Seria muita pretensão minha aceitar a comparação com o Nelson Rodrigues. Alguns professores e jornalistas enxergaram essa semelhança e eu fico lisonjeado. Mas é o tipo de elogio que guardamos e não comentamos. Obviamente, fui influenciado pelo Nelson. Li a obra completa dele. Mas também fui influenciado pelo Otto Lara Resende, pela poesia do Drummond, por Balzac e por tantos outros que tenho até medo de citar alguns e esquecer os demais. Além disso, Sou influenciado pelo cinema, pela música, pelo teatro e pela própria TV.


5)No seu entender, o ser humano, é realmente um eterno insatisfeito? Temos medo de ser felizes, como afirmou Ernest Becker, em A negação da morte?. Ou o que disse Antonio Pastoriza, "que só valorizamos o que está ausente"?

Sim somos eternamente insatisfeitos. O desejo investe no vazio, naquilo que não temos. Mas isso também pode ser bom. O dia em que eu disser que realizei todos os meus desejos, estou morto. A insatisfação nos angustia, mas também nos faz seguir adiante. Ela é mobilizadora. Freud e Lacan trataram muito bem do tema.


6)Afinal de contas, por que o marido perfeito mora ao lado?

Como disse, o título está lá para confundir, não para esclarecer. Há várias chaves de leitura (embora não goste desse conceito). Um delas é sobre o desejo, outra pela questão de gênero, mas cada leitor vai encontrar uma explicação diferente para o título e eu valorizo isso. Como disse o Lobo Antunes na FLIP de 2009, o nome do leitor é que deveria vir na capa, não o do escritor.


7)Algum projeto novo em andamento? O que você tem feito, além de dar aulas na Universidade Federal Fluminense?
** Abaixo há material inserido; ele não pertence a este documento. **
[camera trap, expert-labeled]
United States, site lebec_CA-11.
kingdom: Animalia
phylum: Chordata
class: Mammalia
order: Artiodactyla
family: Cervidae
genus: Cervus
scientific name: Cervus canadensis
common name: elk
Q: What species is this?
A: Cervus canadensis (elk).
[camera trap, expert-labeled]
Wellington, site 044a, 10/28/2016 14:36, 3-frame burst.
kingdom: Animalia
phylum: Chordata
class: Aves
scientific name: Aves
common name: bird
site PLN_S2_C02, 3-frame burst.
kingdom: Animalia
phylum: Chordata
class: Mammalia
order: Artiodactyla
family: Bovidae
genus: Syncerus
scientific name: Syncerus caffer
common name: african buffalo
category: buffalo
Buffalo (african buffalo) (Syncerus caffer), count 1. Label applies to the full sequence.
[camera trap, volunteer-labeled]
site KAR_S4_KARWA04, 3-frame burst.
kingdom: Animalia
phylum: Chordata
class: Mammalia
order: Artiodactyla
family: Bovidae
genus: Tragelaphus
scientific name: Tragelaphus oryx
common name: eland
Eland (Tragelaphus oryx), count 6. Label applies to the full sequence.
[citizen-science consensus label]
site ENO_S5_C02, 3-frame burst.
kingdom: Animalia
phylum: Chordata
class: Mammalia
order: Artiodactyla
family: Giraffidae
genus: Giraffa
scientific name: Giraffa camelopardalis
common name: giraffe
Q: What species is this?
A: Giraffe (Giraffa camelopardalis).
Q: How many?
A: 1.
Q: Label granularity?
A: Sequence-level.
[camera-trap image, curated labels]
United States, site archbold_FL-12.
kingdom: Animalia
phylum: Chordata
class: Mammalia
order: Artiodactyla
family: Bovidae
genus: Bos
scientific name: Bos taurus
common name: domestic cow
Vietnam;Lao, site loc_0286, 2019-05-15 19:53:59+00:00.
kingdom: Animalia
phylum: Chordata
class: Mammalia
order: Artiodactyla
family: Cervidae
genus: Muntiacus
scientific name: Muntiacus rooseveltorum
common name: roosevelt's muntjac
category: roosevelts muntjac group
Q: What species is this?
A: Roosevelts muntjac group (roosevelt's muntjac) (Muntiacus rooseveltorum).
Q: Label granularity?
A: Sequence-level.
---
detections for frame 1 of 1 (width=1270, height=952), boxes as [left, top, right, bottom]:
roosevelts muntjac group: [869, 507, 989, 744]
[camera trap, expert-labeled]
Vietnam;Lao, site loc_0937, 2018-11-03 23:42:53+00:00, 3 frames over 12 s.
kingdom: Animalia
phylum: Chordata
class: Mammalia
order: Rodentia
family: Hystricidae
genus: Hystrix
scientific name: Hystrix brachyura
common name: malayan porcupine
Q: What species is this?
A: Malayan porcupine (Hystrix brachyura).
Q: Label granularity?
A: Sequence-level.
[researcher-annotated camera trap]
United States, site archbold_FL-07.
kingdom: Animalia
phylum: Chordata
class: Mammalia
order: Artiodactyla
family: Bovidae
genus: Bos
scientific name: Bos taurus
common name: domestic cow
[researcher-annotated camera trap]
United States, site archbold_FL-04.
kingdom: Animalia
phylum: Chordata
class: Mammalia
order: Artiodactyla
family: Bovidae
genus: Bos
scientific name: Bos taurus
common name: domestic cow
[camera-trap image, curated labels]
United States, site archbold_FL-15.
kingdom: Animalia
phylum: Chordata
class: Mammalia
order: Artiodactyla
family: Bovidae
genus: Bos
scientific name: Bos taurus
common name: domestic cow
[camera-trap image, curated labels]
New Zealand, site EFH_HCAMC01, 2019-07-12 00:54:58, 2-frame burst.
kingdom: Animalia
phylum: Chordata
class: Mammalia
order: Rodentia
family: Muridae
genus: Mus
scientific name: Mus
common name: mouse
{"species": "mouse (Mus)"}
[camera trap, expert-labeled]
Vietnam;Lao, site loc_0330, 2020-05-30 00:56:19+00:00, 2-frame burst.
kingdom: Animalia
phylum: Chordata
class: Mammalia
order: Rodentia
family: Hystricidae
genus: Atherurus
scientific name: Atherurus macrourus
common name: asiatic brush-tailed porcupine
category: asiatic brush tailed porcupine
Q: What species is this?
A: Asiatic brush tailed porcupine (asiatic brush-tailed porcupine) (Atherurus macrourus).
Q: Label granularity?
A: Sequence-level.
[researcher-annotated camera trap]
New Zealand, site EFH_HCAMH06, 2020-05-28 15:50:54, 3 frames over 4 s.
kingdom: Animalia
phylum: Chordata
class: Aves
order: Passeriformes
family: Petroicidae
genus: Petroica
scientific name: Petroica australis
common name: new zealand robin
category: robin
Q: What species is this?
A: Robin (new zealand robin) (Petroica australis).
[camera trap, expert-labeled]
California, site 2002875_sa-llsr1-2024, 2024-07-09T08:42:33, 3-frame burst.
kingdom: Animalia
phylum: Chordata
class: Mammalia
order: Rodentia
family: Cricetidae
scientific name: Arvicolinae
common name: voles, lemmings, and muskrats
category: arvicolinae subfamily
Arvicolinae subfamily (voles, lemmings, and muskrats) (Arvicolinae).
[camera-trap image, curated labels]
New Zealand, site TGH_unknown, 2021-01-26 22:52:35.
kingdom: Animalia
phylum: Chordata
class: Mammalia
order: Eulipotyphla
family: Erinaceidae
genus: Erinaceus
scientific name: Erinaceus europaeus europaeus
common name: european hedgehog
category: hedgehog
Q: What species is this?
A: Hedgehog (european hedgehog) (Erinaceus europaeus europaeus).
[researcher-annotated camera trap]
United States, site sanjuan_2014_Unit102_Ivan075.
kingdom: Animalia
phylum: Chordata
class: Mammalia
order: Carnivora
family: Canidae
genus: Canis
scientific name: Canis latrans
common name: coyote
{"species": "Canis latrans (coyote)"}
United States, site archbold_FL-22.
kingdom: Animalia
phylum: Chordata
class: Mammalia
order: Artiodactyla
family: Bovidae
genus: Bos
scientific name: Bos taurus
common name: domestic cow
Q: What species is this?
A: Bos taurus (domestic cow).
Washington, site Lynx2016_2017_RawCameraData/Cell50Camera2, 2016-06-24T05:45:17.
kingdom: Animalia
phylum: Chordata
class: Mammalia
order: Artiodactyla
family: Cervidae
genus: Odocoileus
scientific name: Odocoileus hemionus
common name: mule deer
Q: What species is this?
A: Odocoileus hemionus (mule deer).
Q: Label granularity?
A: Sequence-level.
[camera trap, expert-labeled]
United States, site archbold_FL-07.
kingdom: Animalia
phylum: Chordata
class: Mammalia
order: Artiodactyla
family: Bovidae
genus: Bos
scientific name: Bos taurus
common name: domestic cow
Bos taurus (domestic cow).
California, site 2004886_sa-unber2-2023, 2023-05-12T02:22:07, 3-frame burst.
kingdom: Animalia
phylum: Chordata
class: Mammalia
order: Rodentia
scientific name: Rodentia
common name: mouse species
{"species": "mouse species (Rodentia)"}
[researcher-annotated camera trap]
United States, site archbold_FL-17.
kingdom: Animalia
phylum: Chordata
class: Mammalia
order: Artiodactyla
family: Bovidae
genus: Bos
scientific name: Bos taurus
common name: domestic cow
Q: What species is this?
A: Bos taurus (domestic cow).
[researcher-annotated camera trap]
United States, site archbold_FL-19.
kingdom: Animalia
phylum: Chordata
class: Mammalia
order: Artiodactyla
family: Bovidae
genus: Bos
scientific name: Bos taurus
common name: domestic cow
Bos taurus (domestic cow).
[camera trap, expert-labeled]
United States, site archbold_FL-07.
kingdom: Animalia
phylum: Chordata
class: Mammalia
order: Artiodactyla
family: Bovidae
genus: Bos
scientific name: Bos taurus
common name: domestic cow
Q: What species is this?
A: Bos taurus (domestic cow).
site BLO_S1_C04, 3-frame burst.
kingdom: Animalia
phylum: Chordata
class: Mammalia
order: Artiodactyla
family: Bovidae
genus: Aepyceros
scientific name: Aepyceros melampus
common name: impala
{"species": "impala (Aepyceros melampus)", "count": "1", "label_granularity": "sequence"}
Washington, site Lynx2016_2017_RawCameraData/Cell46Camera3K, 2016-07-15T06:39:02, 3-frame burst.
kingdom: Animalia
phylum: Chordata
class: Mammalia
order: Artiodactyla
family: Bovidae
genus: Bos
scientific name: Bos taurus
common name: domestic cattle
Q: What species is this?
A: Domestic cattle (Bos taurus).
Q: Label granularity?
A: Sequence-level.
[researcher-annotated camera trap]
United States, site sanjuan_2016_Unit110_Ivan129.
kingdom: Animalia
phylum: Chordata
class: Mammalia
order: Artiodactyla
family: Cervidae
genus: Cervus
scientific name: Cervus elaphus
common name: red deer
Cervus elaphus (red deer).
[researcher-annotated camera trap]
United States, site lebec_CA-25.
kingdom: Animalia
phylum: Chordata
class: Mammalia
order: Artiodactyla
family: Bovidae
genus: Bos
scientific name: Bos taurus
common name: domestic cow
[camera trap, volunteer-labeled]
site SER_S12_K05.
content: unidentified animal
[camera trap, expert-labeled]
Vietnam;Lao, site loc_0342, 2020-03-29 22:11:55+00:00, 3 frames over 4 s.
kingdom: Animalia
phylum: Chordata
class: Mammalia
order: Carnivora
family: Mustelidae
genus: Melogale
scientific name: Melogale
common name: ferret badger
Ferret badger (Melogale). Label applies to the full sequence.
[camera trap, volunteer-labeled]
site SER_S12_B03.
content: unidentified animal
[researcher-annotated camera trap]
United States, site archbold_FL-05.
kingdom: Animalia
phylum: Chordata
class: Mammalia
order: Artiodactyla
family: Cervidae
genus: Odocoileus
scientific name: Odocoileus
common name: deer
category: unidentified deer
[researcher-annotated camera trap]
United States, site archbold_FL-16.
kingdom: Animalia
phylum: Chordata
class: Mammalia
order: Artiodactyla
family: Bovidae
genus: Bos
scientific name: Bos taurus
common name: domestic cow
Estou escrevendo dois roteiros: um para cinema e outro para TV. Além disso, o "marido" será encenado no teatro no ano que vem e já comecei a escrever meu terceiro romance, que também é uma história de amor. Sou um otimista: acredito na palavra. Ao contrário do que apregoaram certos apocalípticos, a popularização da tecnologia valorizou a escrita e, portanto, aumentou o interesse pelo texto, pela palavra. Há leitores neste país, mas é preciso respeitá-los. É preciso produzir narrativas que não sejam meros exercícios de egocentrismo e/ou missivas elípticas endereçadas aos pares. Escrevemos para sermos lidos, o que deveria ser óbvio, mas parece um pecado mortal no sacro universo de alguns escritores da minha geração, cujo desejo maior é o de ser estudado e não o de ser lido. Ou seja, não estão interessados em leitores, estão interessados em bolsistas de mestrado.
C.S. Lewis dizia que a grande leitura não exige perícia ou força; exige, ao contrário, desarme e paixão. Lewis era um defensor do leitor leigo, “comum”, ou seja, “aquele que lê sem nada esperar, que lê simplesmente porque o livro o agarra e ele não consegue mais largá-lo”. Concordo plenamente.